**Spatial question lines:**
________
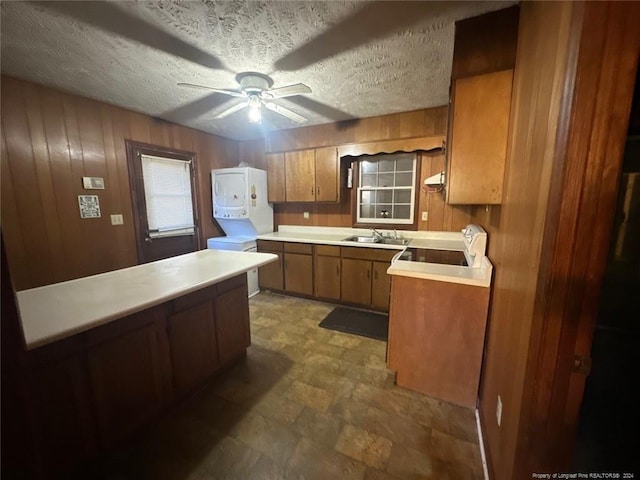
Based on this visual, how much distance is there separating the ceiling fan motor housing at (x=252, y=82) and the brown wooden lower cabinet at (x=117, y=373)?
5.23 ft

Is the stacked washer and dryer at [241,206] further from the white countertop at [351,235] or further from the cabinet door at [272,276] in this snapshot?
A: the white countertop at [351,235]

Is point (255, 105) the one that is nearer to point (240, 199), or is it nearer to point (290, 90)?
point (290, 90)

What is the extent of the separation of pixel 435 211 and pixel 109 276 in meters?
3.33

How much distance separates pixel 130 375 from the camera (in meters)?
1.44

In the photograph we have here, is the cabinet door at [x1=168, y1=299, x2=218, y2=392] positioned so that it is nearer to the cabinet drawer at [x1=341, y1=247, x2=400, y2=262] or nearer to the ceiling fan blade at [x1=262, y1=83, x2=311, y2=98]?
the ceiling fan blade at [x1=262, y1=83, x2=311, y2=98]

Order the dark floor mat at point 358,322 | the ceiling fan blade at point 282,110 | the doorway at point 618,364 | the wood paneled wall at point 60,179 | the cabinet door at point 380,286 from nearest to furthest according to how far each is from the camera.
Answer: the doorway at point 618,364 < the wood paneled wall at point 60,179 < the ceiling fan blade at point 282,110 < the dark floor mat at point 358,322 < the cabinet door at point 380,286

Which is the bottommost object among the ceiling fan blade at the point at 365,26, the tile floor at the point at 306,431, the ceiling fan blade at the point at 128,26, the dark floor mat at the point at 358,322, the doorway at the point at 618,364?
the tile floor at the point at 306,431

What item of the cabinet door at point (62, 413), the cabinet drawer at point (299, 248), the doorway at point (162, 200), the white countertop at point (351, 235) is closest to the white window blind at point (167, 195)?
the doorway at point (162, 200)

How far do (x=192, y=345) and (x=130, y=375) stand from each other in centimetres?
39

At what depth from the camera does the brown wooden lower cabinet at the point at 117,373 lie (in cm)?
113

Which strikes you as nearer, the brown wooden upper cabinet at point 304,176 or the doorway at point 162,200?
the doorway at point 162,200

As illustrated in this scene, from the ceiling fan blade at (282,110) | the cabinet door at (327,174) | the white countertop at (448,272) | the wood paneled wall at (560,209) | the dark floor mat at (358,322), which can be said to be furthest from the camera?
the cabinet door at (327,174)

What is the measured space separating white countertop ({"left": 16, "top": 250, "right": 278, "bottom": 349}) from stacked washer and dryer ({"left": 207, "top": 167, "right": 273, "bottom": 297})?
168 cm

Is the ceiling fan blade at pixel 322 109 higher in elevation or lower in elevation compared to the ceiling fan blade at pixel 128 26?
higher
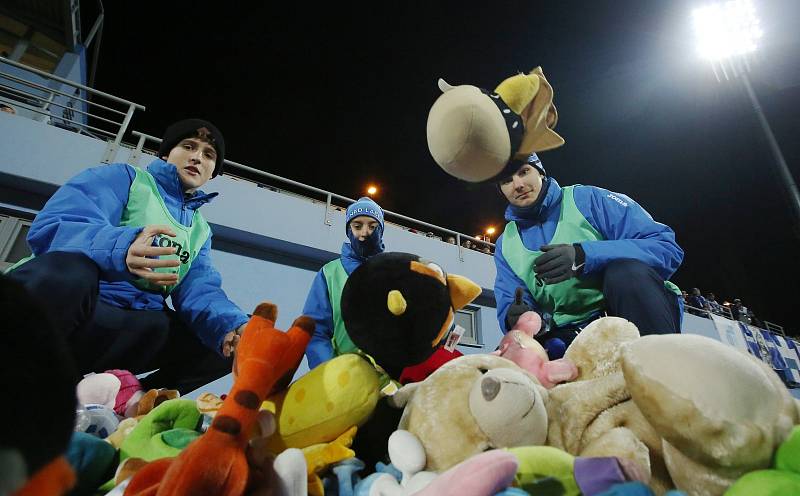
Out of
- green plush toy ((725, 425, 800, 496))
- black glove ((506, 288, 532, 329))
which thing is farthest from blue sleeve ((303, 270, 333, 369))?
green plush toy ((725, 425, 800, 496))

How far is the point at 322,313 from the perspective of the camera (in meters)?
1.51

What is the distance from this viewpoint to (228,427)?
1.27 feet

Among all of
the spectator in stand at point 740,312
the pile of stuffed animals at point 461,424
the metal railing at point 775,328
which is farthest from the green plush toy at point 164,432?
the metal railing at point 775,328

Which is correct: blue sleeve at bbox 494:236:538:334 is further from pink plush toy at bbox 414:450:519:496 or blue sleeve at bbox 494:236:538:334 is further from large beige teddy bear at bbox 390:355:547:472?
pink plush toy at bbox 414:450:519:496

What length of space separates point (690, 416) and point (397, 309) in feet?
1.11

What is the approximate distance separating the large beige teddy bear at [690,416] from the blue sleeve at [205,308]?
0.93 m

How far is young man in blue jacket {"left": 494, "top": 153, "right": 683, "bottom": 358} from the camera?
87 cm

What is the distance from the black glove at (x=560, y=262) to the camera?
908 mm

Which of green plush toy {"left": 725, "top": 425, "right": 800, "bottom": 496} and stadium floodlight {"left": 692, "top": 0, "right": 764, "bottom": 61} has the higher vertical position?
stadium floodlight {"left": 692, "top": 0, "right": 764, "bottom": 61}

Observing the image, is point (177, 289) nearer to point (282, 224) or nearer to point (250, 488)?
point (250, 488)

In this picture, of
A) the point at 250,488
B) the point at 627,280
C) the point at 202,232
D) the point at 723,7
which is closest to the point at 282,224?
the point at 202,232

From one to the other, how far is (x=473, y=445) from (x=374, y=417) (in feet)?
0.58

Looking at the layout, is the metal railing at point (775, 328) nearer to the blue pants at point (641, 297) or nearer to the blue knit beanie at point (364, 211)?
the blue knit beanie at point (364, 211)

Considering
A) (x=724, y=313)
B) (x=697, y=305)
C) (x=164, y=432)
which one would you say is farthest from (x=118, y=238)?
________
**Short task:**
Rewrite all of the lines above with "white window blind" renamed to "white window shade" and nothing else changed. Leave the pictures out of your answer.

**The completed task:**
Based on this visual, how much distance is there separating the ceiling fan motor housing at (x=252, y=82) and the brown wooden lower cabinet at (x=117, y=373)?
5.23 ft

Is the stacked washer and dryer at [241,206] further from the white countertop at [351,235] or further from the cabinet door at [272,276] in this snapshot?
A: the white countertop at [351,235]

Is point (255, 105) the one that is nearer to point (240, 199), or is it nearer to point (290, 90)?
point (290, 90)

What is the extent of the separation of pixel 435 211 and pixel 109 276 in meters?
3.33

How much distance separates pixel 130 375 from the camera (in meters)?
1.44

In the photograph we have here, is the cabinet door at [x1=168, y1=299, x2=218, y2=392] positioned so that it is nearer to the cabinet drawer at [x1=341, y1=247, x2=400, y2=262] or nearer to the ceiling fan blade at [x1=262, y1=83, x2=311, y2=98]?
the ceiling fan blade at [x1=262, y1=83, x2=311, y2=98]

Order the dark floor mat at point 358,322 | the ceiling fan blade at point 282,110 | the doorway at point 618,364 | the wood paneled wall at point 60,179 | the cabinet door at point 380,286 from nearest to furthest according to how far each is from the camera.
Answer: the doorway at point 618,364 < the wood paneled wall at point 60,179 < the ceiling fan blade at point 282,110 < the dark floor mat at point 358,322 < the cabinet door at point 380,286

Which is the bottommost object among the ceiling fan blade at the point at 365,26, the tile floor at the point at 306,431, the ceiling fan blade at the point at 128,26, the dark floor mat at the point at 358,322, the doorway at the point at 618,364?
the tile floor at the point at 306,431

What item of the cabinet door at point (62, 413), the cabinet drawer at point (299, 248), the doorway at point (162, 200), the white countertop at point (351, 235) is closest to the white window shade at point (167, 195)?
the doorway at point (162, 200)

How far do (x=192, y=345) and (x=130, y=375) stand from each other in centimetres?
39

At what depth from the camera does the brown wooden lower cabinet at the point at 117,373 lie (in cm)?
113

Which strikes you as nearer, the brown wooden upper cabinet at point 304,176 or the doorway at point 162,200?
the doorway at point 162,200

As illustrated in this scene, from the ceiling fan blade at (282,110) | the cabinet door at (327,174) | the white countertop at (448,272) | the wood paneled wall at (560,209) | the dark floor mat at (358,322), which can be said to be furthest from the camera?
the cabinet door at (327,174)

What is the measured space separating white countertop ({"left": 16, "top": 250, "right": 278, "bottom": 349}) from stacked washer and dryer ({"left": 207, "top": 167, "right": 273, "bottom": 297})?
168 cm

Is the ceiling fan blade at pixel 322 109 higher in elevation or lower in elevation compared to the ceiling fan blade at pixel 128 26?
higher
Out of
- green plush toy ((725, 425, 800, 496))
- black glove ((506, 288, 532, 329))
which thing is farthest from blue sleeve ((303, 270, 333, 369))?
green plush toy ((725, 425, 800, 496))

How far is the point at 322,313 from the perspective of the camera (in meters)?
1.51

What is the distance from this viewpoint to (228,427)?
1.27 feet

Among all of
the spectator in stand at point 740,312
the pile of stuffed animals at point 461,424
the metal railing at point 775,328
which is farthest from the green plush toy at point 164,432?
the metal railing at point 775,328

Which is correct: blue sleeve at bbox 494:236:538:334 is further from pink plush toy at bbox 414:450:519:496 or blue sleeve at bbox 494:236:538:334 is further from large beige teddy bear at bbox 390:355:547:472?
pink plush toy at bbox 414:450:519:496

What length of space separates point (690, 416) and point (397, 309) in feet?
1.11

What is the approximate distance separating the large beige teddy bear at [690,416] from the blue sleeve at [205,308]?
0.93 m

How far is young man in blue jacket {"left": 494, "top": 153, "right": 683, "bottom": 358} from the camera?
87 cm

What is the distance from the black glove at (x=560, y=262) to the camera?
908 mm

Which of green plush toy {"left": 725, "top": 425, "right": 800, "bottom": 496} and stadium floodlight {"left": 692, "top": 0, "right": 764, "bottom": 61} has the higher vertical position?
stadium floodlight {"left": 692, "top": 0, "right": 764, "bottom": 61}

Observing the image, is point (177, 289) nearer to point (282, 224) or nearer to point (250, 488)?
point (250, 488)

In this picture, of
A) the point at 250,488
B) the point at 627,280
C) the point at 202,232
D) the point at 723,7
which is closest to the point at 282,224?
the point at 202,232

From one to the other, how far is (x=473, y=445) from (x=374, y=417) (in feet)?
0.58

Looking at the layout, is the metal railing at point (775, 328) nearer to the blue pants at point (641, 297) or nearer to the blue knit beanie at point (364, 211)?
the blue knit beanie at point (364, 211)

Considering
A) (x=724, y=313)
B) (x=697, y=305)
C) (x=164, y=432)
which one would you say is farthest from (x=118, y=238)?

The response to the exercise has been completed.